Certified more assures that all other plug-ins, loaded with those
ones, have been also certified by Adobe.
However, using the vulnerability described above, the plug-in with
forged signature can perform virtually everything, including but not
- removing or modifying any restrictions (from copying text to
Clipboard, printing etc) from the documents loaded into Adobe
Acrobat or Adobe Reader;
- remove any DRM (Digital Rights Management) schemes from PDF
documents, regardless the encryption handler used -- WebBuy,
InterTrust DocBox, Adobe DRM (EBX) etc;
- modify or remove digital signatures used within a PDF document;
- affect any/all other aspects of a document's confidentiality,
integrity and authenticity.
Systems and configurations that are vulnerable
Software: Adobe Acrobat 4.x
Adobe Acrobat 5.x
Adobe Acrobat 6.0
Adobe Acrobat Reader 4.x
Adobe Acrobat Reader 5.x
Adobe Reader 6.0
Operating systems: Windows 98
Adobe Acrobat and Adobe Reader should NOT be able to load ANY
plug-ins that have old (designed for versions 4 and 5) certificates.

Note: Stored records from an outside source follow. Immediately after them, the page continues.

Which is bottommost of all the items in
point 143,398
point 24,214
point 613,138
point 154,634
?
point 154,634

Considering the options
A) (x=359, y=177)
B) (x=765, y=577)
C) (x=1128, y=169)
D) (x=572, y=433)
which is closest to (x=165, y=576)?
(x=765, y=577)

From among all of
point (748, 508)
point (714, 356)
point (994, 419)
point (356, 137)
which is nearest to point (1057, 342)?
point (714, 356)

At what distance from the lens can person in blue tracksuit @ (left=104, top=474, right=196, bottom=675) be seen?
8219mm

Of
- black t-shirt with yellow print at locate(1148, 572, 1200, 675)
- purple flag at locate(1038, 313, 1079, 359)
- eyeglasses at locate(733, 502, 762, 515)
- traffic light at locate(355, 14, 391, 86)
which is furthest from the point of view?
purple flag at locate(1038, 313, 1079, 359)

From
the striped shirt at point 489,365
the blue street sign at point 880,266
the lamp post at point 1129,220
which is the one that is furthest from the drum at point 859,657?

All plug-ins for version 6 should use new, improved signatures.
Besides, Acrobat/Reader should verify the integrity of its own
executable code in memory, refusing to run (or just to load
plug-ins) if the code has been modified.
Unfortunately, Adobe does not pay much attention to vulnerability
report. The official response usually is:
"Adobe will evaluate this report, as we do any report we receive. For
security reasons, Adobe can't discuss the measures we take as a
result. Security is an ongoing effort. We are committed to
strengthening the security of our products by using sophisticated,
industry-standard levels of software encryption and working with the
software community, including 'White Hat' security experts, to
incorporate features to advance the quality of our products. However,
no software is 100 percent secure from determined hackers."
To implement reliable and secure solutions, it is not enough just to
"use sophisticated, industry-standard levels of software encryption"
- it is necessary to use them *properly*. It is well known that the
chain is as weak as it's weakest link.